Dans son édition du 11 mai 2018, les Petites Afiches des Alpes maritimes relatent l’intervention d’un ancien inspecteur d’URSSAF auprès du Club Business Nice Côte d’Azur avec un titre qui n’est guère rassurant pour les employeurs même de parfaite bonne foi : « URSSAF : le pire n’est jamais certain… » (https://petitesaffiches.fr/actualites,069/finance,043/urssaf-le-pire-n-est-jamais,12279.html).

Afin de démontrer la toute puissance de l’URSSAF qui peut frapper même les employeurs ingénus, il prend l’exemple de la femme de ménage  qui, salariée d’un prestataire, vient nettoyer les bureaux d’une entreprise. A partir de 5 000 euros par an (soit 416 € par mois…), la vigilance est de rigueur puisqu’il faut obtenir une attestation tous les six mois  certifiant que ledit prestataire est bien « à jour » de ses cotisations. Et cela s’applique quelle que soit la taille de l’entreprise ! Il existe en effet une « solidarité financière » entre le donneur d’ordre et le sous-traitant. Cela veut dire pratiquement  que si ce dernier est défaillant, l’URSSAF ne manquera pas de présenter la facture  au premier…. qui aura sans doute beaucoup de difficulté à comprendre les motifs de ce redressement/

Mais, comme l’invoque  notre ancien inspecteur, « l’organisme n’est jamais à court d’idée pour recouvrer les cotisations ».

On est toujours surpris  de ces déclarations spontanées d’anciens inspecteurs de l’URSSAF et sur le regard impitoyable qu’ils portent sur leurs missions passées.

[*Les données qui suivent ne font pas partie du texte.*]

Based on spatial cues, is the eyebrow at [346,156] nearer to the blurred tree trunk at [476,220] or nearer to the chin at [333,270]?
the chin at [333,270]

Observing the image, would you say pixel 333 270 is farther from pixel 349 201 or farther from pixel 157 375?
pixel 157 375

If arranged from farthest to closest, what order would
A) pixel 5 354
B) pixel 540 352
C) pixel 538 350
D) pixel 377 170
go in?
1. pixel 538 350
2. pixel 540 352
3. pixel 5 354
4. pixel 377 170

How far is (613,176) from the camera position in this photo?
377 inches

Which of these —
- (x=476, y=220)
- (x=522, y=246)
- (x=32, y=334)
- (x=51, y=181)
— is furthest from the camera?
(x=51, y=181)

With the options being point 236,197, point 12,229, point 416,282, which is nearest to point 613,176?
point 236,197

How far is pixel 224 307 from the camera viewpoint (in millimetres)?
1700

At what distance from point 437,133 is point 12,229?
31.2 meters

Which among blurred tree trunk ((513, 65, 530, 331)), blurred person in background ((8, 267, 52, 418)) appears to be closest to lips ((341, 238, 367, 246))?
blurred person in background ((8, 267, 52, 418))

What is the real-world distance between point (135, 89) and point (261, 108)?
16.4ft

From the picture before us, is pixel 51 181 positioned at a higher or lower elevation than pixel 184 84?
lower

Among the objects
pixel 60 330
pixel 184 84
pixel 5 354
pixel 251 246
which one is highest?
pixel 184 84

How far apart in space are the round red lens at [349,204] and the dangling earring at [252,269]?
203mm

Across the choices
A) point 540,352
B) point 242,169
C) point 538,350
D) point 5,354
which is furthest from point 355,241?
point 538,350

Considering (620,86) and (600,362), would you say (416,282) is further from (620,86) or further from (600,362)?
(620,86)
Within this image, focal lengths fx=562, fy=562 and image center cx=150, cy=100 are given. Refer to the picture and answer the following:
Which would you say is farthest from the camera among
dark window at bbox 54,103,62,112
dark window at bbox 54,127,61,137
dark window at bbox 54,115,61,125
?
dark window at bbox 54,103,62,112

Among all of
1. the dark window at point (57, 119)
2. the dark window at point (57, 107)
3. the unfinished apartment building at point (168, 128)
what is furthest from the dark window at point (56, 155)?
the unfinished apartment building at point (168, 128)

Cela rappelle les déclarations d’un certain Gilbert, ancien inspecteur de l’URSSAF, qui dénonçait il y a deux ans « une politique de contrôle souvent abusive, destinée avant tout à « faire du chiffre » avec en ligne de mire « la performance » (https://www.loretlargent.info/entreprises/ex-inspecteur-de-lurssaf-temoigne-80-controles-seraient-injustifies/18014/). Mais finalement, il faudrait peut être que nos ministres, les présidents et administrateurs de l’ACOSS et des URSSAF se documentent et lisent ces articles.

1 commentaire

  1. droit de réponse article URSSAF : LE PIRE N’EST JAMAIS CERTAIN … C’EST UN ANCIEN…

    Bonjour,

    Je suis l’ex-inspecteur qui a animé l’événement Nicois que vous avez diffusé sur votre site.
    Je tiens à apporter certaines précisions sur les informations que vous diffusez et certaines que vous dite relater, et souhaite que ce droit de réponse soit diffusé sur votre site.
    Tout d’abord le titre de l’événement, le titre que vous reprenez et citez n’est en aucun cas le titre de l’événement que j’animais, mais celui de l’article qui en a découlé et pour lequel je n’ai eu aucun droit de regard.
    Le titre de l’événement était : « sous-traitance et risques URSSAF associés ».
    Vous mettez entre guillemet la phrase « l’organisme n’est jamais à court d’idée pour recouvrer les cotisations », comme si elle venait de moi.
    Or, comme vous pouvez le constater sur l’article des petites affiches, cette phrase n’est en aucun cas reprise de mes propos, mais bien une rédaction et création pure du journaliste ayant écrit l’article.
    Je n’ai donc jamais tenu ce type de propos.
    Vous vous permettez de commenter mon intervention avec « On est toujours surpris de ces déclarations spontanées d’anciens inspecteurs de l’URSSAF et sur le regard impitoyable qu’ils portent sur leurs missions passées. »
    Sachez que je rejette totalement vos propos et votre interprétation.
    Le métier d’inspecteur est un métier que j’ai adoré exercer, je suis convaincu par le bien fondé de la sécurité sociale en France, de sa nécessité et de son application.
    Je n’ai aucune amertume vis à vis de mon ancien métier, j’estime qu’il est juste et parfaitement objectif.
    J’ai quitté l’URSSAF pour des raisons personnelles de carrière mais en aucun cas par désamour du métier ou manque de conviction pour l’intérêt de cette mission.
    Merci de diffuser cette réponse, sans quoi je me permettrai d’entamer des démarches en diffamations pour les propos que vous me faites tenir à tord.